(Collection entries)
◆ ◆ ◆ ◆ ◆ ◆ ◆

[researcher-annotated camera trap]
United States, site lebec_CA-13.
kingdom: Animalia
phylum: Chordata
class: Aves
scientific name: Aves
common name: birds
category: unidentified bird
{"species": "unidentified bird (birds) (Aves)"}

◆ ◆ ◆ ◆ ◆ ◆ ◆

PROBLEM REQUIREMENTS – Nothing in the records above may be left out when you repeat them exactly.

RESPONSE TO THE EXERCISE –
[researcher-annotated camera trap]
United States, site lebec_CA-13.
kingdom: Animalia
phylum: Chordata
class: Aves
scientific name: Aves
common name: birds
category: unidentified bird
{"species": "unidentified bird (birds) (Aves)"}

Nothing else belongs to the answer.